◆ SOURCE TEXT:
This inquiry-based approach to history requires that you embrace mastery of content. It is critical that your scholars understand key dates and the chronology of major historical events in order to unpack larger political, social, economic, and cultural ideas over time.
An inquiry-based method for studying history also demands that scholars avoid presentism — looking at the world through our current values and morals. Instead, they must seek to understand how people thought and acted in the past. You must consistently challenge scholars to study the source of historical evidence and to consider how the context, audience, purpose, and period influenced individuals and societies through time.
And of course, the study of history requires scholars to read critically, drawing upon evidence to construct convincing arguments and then expressing those arguments clearly both orally and in writing. So history teachers are literacy teachers too!
5 Habits of Great Historians
Great historians and teachers of history focus on five key habits:
- Great historians always build background knowledge to understand the essential facts about a topic.
- Great historians always notice the source of a historical document and evaluate its reliability by considering the audience, purpose, language, and point of view.
- Great historians always consider the historical context and how time and place impact individuals and their perspectives.
- Great historians always identify big ideas in history and the evidence used to support them.
- Great historians always examine historical evidence to find similarities and differences between accounts and to determine what most likely happened and why.

◆ WORK INSTRUCTIONS: Reproduce the passage on inquiry-based history teaching in full, word for word.

◆ ENTRIES SHOWN:
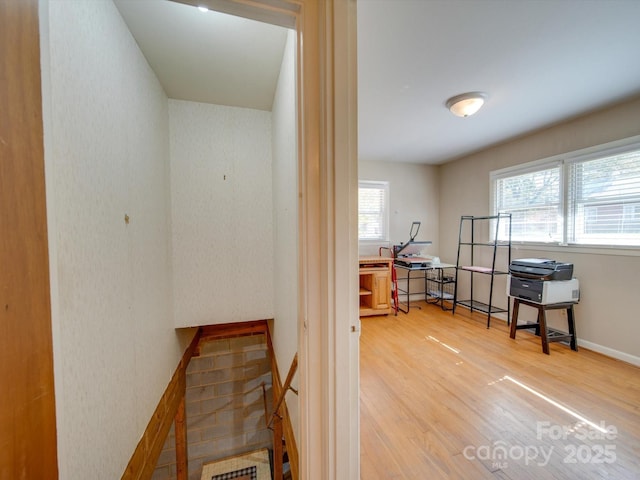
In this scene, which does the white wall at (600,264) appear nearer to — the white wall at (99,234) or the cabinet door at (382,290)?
the cabinet door at (382,290)

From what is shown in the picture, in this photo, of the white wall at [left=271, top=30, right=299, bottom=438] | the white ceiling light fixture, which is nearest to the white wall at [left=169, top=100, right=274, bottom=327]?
the white wall at [left=271, top=30, right=299, bottom=438]

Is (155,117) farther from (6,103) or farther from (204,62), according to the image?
(6,103)

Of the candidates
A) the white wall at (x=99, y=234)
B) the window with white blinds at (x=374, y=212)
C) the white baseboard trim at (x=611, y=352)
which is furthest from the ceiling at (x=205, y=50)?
the white baseboard trim at (x=611, y=352)

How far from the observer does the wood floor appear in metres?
1.29

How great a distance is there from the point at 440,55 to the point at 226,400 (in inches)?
143

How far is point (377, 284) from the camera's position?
3598 millimetres

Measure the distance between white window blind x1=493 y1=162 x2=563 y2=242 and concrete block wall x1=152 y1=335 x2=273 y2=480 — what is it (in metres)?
3.62

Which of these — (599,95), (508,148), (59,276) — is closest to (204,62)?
(59,276)

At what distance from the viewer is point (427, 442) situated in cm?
143

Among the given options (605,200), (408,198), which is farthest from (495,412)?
(408,198)

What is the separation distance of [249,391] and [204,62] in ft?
10.1

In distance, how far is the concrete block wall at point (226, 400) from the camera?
7.88 feet

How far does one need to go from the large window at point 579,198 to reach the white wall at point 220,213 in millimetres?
3228

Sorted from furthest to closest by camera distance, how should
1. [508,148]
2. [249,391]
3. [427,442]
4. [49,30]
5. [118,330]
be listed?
[508,148] < [249,391] < [427,442] < [118,330] < [49,30]
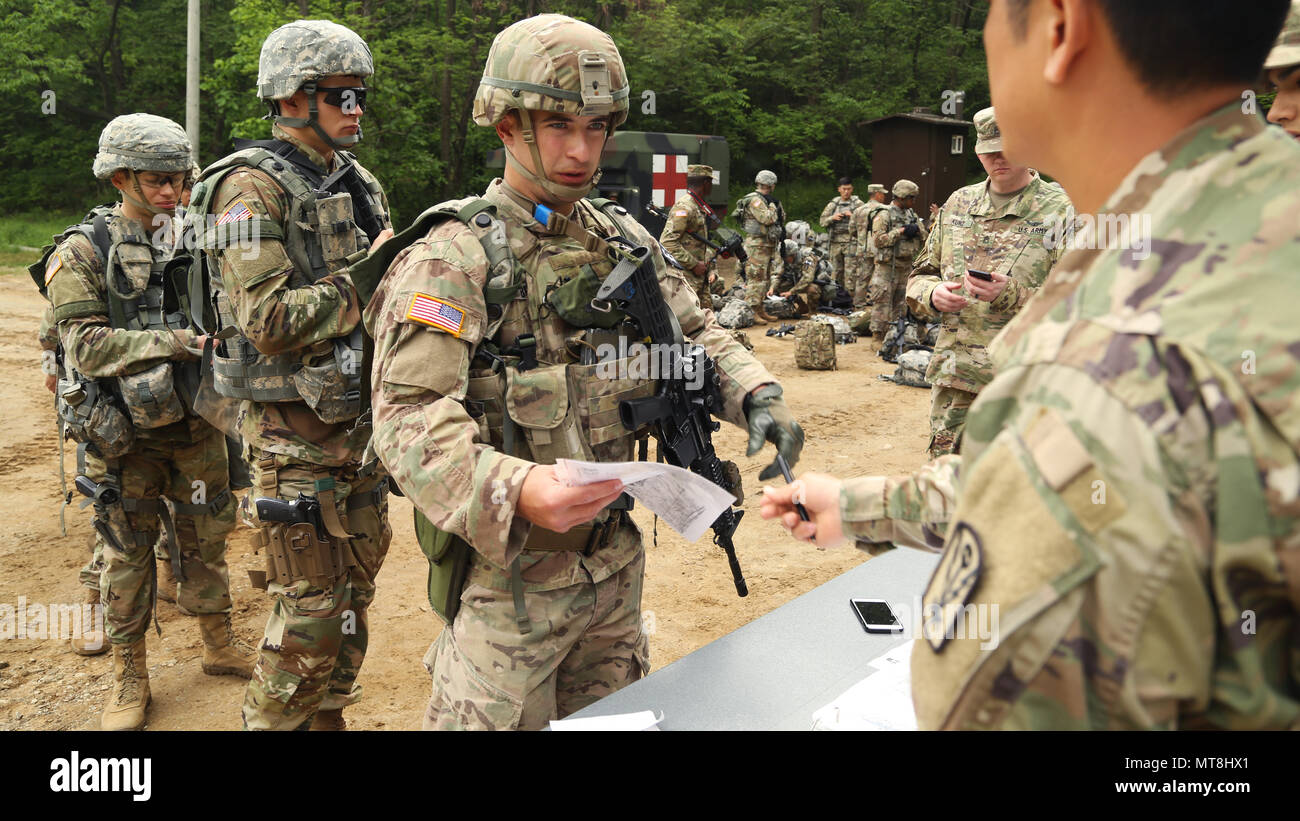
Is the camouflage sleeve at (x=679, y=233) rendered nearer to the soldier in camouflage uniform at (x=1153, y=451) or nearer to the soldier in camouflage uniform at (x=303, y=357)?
the soldier in camouflage uniform at (x=303, y=357)

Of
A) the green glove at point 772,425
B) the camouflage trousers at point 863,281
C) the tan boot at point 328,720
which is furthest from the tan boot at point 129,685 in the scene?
the camouflage trousers at point 863,281

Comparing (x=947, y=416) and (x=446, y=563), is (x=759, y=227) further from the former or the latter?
(x=446, y=563)

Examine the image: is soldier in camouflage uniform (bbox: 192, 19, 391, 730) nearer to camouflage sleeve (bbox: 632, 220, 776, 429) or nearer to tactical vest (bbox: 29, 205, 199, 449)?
tactical vest (bbox: 29, 205, 199, 449)

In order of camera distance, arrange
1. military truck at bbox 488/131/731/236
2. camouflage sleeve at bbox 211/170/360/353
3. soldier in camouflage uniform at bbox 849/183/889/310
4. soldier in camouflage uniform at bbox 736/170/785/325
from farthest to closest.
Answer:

◆ SOLUTION TO THIS PROBLEM:
This inquiry-based approach to history requires that you embrace mastery of content. It is critical that your scholars understand key dates and the chronology of major historical events in order to unpack larger political, social, economic, and cultural ideas over time.
An inquiry-based method for studying history also demands that scholars avoid presentism — looking at the world through our current values and morals. Instead, they must seek to understand how people thought and acted in the past. You must consistently challenge scholars to study the source of historical evidence and to consider how the context, audience, purpose, and period influenced individuals and societies through time.
And of course, the study of history requires scholars to read critically, drawing upon evidence to construct convincing arguments and then expressing those arguments clearly both orally and in writing. So history teachers are literacy teachers too!
5 Habits of Great Historians
Great historians and teachers of history focus on five key habits:
- Great historians always build background knowledge to understand the essential facts about a topic.
- Great historians always notice the source of a historical document and evaluate its reliability by considering the audience, purpose, language, and point of view.
- Great historians always consider the historical context and how time and place impact individuals and their perspectives.
- Great historians always identify big ideas in history and the evidence used to support them.
- Great historians always examine historical evidence to find similarities and differences between accounts and to determine what most likely happened and why.